April 17, 2014 --
Each April, the Marine Corps Logistics Base Albany community pauses to focus on its littlest hero — the military child.
Although they don’t deploy or go off to war,they serve their country alongside their service member parents and are affected by those events just the same.
April was designated as the Month of the Military Child by former secretary of defense Caspar Weinberger in 1986 as a way to recognize the sacrifices and obstacles unique to the children of service members.
Here, Col. Don Davis, commanding officer, MCLB Albany, signed a Month of the Military Child proclamation, April 8, in front of the Child Development Center recognizing military children for their service.
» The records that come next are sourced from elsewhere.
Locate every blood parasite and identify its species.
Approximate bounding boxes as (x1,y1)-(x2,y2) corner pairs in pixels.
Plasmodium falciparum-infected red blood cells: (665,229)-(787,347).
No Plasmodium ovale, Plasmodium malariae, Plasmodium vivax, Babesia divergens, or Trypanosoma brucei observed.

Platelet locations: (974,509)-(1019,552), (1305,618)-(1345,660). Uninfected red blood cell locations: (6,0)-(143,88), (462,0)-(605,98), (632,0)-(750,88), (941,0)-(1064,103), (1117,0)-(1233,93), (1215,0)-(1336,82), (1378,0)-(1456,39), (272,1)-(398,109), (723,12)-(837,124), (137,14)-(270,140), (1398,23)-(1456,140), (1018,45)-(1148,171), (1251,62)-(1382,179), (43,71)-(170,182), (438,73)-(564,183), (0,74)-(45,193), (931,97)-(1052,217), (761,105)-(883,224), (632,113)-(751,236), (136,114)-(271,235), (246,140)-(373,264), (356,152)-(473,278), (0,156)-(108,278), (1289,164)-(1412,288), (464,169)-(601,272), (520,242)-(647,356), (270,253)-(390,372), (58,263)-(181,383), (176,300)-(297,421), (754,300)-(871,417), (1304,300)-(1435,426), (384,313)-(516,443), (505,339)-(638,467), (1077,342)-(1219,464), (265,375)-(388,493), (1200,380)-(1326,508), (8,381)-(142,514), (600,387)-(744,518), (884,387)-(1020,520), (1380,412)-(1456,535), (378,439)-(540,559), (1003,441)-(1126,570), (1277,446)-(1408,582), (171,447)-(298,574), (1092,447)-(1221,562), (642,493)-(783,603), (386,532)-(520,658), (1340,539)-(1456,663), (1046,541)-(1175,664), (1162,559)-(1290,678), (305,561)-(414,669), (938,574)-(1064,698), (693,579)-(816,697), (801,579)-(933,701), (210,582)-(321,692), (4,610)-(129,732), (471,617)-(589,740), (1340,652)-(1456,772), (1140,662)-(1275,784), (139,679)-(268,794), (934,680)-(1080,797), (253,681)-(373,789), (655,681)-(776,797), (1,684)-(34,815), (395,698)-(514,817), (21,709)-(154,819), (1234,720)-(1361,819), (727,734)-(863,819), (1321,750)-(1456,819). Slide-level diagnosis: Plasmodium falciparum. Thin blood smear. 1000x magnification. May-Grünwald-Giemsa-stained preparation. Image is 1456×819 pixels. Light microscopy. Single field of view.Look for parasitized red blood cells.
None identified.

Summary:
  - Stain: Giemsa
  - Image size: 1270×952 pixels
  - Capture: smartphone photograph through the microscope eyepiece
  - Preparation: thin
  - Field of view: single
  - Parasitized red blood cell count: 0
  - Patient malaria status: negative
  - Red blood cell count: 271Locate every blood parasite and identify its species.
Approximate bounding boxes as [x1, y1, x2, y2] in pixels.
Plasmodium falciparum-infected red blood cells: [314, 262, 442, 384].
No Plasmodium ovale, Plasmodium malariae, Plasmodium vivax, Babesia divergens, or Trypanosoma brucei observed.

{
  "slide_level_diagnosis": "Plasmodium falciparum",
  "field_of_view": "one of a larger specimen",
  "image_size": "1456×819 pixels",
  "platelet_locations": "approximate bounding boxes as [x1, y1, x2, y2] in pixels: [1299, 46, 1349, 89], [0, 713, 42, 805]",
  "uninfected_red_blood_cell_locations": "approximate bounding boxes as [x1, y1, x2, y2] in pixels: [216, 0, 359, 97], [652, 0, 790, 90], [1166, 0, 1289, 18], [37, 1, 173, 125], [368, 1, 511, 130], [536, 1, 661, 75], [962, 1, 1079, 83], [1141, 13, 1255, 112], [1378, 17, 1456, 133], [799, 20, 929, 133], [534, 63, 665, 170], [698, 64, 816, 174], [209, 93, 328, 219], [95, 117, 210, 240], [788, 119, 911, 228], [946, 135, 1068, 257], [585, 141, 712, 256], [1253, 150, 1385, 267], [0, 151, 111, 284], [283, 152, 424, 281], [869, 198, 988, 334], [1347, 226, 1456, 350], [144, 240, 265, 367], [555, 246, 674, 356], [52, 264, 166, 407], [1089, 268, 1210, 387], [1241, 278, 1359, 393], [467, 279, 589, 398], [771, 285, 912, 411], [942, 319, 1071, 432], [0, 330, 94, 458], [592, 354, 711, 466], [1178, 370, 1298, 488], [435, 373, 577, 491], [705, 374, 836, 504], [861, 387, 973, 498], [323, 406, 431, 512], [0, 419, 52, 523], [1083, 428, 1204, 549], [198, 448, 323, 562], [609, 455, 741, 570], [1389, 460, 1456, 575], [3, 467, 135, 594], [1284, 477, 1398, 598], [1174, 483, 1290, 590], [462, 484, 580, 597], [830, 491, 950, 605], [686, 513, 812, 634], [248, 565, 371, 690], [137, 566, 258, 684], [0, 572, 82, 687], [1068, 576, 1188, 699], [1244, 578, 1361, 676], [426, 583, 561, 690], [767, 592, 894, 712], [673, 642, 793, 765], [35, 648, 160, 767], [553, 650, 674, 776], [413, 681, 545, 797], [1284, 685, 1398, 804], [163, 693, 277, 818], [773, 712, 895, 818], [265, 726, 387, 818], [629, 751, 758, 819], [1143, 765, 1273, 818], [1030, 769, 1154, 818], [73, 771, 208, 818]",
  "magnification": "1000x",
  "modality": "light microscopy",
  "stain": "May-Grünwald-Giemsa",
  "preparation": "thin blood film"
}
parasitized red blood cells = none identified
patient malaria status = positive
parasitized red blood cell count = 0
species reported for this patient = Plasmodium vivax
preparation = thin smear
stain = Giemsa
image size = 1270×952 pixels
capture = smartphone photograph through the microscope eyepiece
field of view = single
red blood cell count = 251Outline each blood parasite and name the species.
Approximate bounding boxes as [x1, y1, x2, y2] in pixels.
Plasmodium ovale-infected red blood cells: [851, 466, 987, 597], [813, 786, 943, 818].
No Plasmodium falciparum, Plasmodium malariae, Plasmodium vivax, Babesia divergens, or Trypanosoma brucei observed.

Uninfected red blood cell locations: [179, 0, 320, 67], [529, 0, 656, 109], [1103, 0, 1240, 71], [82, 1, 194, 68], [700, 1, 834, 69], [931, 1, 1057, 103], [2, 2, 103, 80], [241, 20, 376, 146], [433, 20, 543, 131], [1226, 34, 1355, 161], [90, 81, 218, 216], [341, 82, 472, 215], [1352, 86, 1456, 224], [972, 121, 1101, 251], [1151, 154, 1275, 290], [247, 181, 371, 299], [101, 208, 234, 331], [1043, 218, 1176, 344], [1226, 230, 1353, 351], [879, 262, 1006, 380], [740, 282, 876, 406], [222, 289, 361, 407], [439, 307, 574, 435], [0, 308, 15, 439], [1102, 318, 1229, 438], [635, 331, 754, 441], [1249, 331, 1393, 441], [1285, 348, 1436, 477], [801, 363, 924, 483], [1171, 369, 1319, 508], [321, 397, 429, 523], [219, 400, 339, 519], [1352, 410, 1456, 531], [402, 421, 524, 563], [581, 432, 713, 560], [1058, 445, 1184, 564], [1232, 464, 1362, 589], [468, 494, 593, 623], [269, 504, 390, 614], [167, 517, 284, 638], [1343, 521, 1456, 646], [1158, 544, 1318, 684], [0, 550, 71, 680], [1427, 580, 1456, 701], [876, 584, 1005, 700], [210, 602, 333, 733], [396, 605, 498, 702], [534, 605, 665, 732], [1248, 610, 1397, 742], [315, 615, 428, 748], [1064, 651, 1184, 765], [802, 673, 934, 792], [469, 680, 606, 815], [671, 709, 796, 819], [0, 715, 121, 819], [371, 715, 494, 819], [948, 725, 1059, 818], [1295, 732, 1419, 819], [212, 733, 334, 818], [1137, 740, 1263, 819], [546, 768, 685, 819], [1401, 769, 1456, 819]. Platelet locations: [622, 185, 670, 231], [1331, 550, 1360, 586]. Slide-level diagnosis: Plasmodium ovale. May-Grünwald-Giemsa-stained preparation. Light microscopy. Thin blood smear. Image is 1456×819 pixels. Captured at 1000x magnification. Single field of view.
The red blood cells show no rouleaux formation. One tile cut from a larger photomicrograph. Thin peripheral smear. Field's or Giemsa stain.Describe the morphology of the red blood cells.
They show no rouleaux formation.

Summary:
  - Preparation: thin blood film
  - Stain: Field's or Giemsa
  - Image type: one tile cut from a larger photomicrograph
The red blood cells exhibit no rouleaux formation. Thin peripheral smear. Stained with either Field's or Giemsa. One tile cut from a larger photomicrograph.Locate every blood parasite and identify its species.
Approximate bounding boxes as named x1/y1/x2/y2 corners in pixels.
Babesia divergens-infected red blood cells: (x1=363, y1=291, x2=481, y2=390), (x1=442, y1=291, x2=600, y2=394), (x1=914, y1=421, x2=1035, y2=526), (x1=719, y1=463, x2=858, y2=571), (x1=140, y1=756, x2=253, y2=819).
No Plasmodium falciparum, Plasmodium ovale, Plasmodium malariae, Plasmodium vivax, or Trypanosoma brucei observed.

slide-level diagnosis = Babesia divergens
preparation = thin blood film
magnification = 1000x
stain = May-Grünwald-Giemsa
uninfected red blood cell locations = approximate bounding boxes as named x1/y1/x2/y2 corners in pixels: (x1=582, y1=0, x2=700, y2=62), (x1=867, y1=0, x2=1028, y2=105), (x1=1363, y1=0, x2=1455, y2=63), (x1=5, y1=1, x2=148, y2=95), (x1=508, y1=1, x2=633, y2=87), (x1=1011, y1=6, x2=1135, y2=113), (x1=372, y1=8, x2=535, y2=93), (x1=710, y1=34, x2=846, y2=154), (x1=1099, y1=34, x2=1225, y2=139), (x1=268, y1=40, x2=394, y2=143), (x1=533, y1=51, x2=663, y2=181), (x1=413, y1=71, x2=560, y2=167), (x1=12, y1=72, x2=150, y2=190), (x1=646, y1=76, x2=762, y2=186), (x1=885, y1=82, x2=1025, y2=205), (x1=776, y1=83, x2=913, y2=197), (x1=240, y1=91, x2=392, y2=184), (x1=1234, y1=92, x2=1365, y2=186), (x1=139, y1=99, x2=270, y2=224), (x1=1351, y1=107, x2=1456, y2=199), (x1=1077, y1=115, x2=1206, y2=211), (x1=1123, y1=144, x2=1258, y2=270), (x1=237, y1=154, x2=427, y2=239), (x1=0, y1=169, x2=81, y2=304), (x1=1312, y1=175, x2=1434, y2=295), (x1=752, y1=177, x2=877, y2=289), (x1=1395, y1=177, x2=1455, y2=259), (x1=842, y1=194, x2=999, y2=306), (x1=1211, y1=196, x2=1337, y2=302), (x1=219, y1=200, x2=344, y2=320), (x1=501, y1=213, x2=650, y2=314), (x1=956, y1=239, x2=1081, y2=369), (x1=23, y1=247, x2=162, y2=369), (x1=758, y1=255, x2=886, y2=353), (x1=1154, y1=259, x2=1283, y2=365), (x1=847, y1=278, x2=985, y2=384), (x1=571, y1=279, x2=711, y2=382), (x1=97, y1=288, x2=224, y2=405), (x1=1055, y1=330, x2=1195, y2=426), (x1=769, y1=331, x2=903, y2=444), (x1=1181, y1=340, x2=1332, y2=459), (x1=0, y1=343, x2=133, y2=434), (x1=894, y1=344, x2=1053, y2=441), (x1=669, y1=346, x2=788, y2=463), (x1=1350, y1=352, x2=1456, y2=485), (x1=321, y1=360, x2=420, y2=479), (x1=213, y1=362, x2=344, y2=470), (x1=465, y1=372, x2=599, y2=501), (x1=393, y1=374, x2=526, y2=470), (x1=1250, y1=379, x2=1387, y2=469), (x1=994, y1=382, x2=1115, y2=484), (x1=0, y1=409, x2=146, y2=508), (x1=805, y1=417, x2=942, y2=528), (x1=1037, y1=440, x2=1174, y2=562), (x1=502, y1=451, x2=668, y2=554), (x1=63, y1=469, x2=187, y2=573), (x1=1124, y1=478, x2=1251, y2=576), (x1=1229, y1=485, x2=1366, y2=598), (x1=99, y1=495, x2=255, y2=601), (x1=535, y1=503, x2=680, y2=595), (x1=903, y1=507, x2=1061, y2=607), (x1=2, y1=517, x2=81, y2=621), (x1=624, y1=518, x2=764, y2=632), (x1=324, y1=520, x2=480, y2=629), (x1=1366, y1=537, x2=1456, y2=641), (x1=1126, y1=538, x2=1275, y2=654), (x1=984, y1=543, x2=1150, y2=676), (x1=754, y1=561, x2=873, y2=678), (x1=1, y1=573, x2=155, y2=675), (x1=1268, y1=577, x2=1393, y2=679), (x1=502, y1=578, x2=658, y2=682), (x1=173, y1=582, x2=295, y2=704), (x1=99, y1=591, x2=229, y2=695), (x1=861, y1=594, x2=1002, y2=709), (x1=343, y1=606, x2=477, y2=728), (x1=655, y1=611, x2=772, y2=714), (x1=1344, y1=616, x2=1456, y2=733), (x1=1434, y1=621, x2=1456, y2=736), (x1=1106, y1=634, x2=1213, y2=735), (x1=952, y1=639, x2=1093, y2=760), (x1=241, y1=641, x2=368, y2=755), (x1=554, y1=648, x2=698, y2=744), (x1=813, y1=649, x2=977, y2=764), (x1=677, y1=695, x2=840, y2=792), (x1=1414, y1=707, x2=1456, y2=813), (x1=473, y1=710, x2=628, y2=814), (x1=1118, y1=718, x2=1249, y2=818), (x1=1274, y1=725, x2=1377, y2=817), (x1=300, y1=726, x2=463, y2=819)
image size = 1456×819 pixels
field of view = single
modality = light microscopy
CDC preschool children kicked off the ceremony singing, “My Country ’Tis of Thee,” “God Bless America” and waved American flags during “You’re a Grand Old Flag.”
“This is our nation’s most precious resource,” Davis said. “It is important to recognize the military child. They face a lot of challenges while we are deployed, while (spouses) are home by themselves taking care of the home front and moving kids from school to school.”
Davis said although April is set aside to focus on military children, it is done all year long.
Becky Shiver, a mother and manager, Exceptional Family Member Program, Marine Corps Community Services Family Care Branch, Marine Corps Community Services, MCLB Albany, attended the proclamation signing.
“Celebrating the Month of the Military Child helps us to remember the entire military family serves our country,” Shiver said. “The Child Development Center takes pride in serving military families and especially the military child. I am grateful my child attends class alongside these smallest of heroes.”
To honor military children for their sacrifices and service, the CDC held a parade Friday.
Some service members held their children’s hands as they walked by their sides while others carried them in their arms during the parade.
Sgt. Anthony Fernandez, supply systems analyst, Logistics Capabilities Center, Marine Corps Logistics
Command, was among several service members who attended the parade.
“It was important for me not only to be there for my daughter, but also for my wife and son and also in support of the CDC as a whole,” he said. “Family is important, with all the time spent at work or on duty, plus training and getting orders to move. Marines are used to it, but we sometimes forget to think about the toll it takes on our little ones. Why not have (a) month devoted to our children.”
The Month of the Military Child Parade is an important annual event celebrated in April by the CDC, according to Dorothy Bryant, director, CDC, MCCS, MCLB Albany.
“We take the time to observe and honor our military families for the sacrifices they make for us every day,” Bryant said. “Many of our military families face deployments often and we are always grateful for their service and when they return home safely.”
She said the Month of the Military Child brings awareness to the struggles military children face every day.
“It is important to celebrate military children because they sacrifice a lot during their parent’s service time as well,” Bryant said. “They are challenged with having parents away for periods of time and also moving from base to base and community to community.”
She continued, “Our goal is to nurture and love them daily and help fill some of the voids they feel while parents are performing military duties. We are forever indebted to our Marines and Sailors.”
According to Bryant, the CDC serves more than 130 children from infants to age 12.
Michelle Ramos, director, Youth/Teen Center, MCLB Albany, emphasized the Month of the Military
Child recognizes all military children, including big kids too, for their contributions to their families and service to the nation.
“At the Youth/Teen Center, we serve youth and teens ages 9-18,” Ramos said. “Over the years, I have seen our youth and teens pitch in when their parent is deployed and say goodbye to their friends because, once again, it is time to move.
“Our military kids are resilient, but it is nice to pause and show appreciation because over the course of their parent’s military career, they make a lot of sacrifices, too,” she added.
According to the Department of Defense 2012 Demographics Profile of the Military Community, there are approximately 2 million military children, ranging in ages from newborn to 22 years old.
The largest percentage of children are between newborn and 5 years of age, 37.5 percent, followed by 6 to 11 years of age, 30.4 percent, and 12 to 18 years of age, 24.9 percent. Only 7.2 percent of DoD military children registered as family members are between 19 and 22 years of age, according to the website, www.militaryonesource.mil/12038/MOS/Reports/ 2012_Demographics_Report.pdf.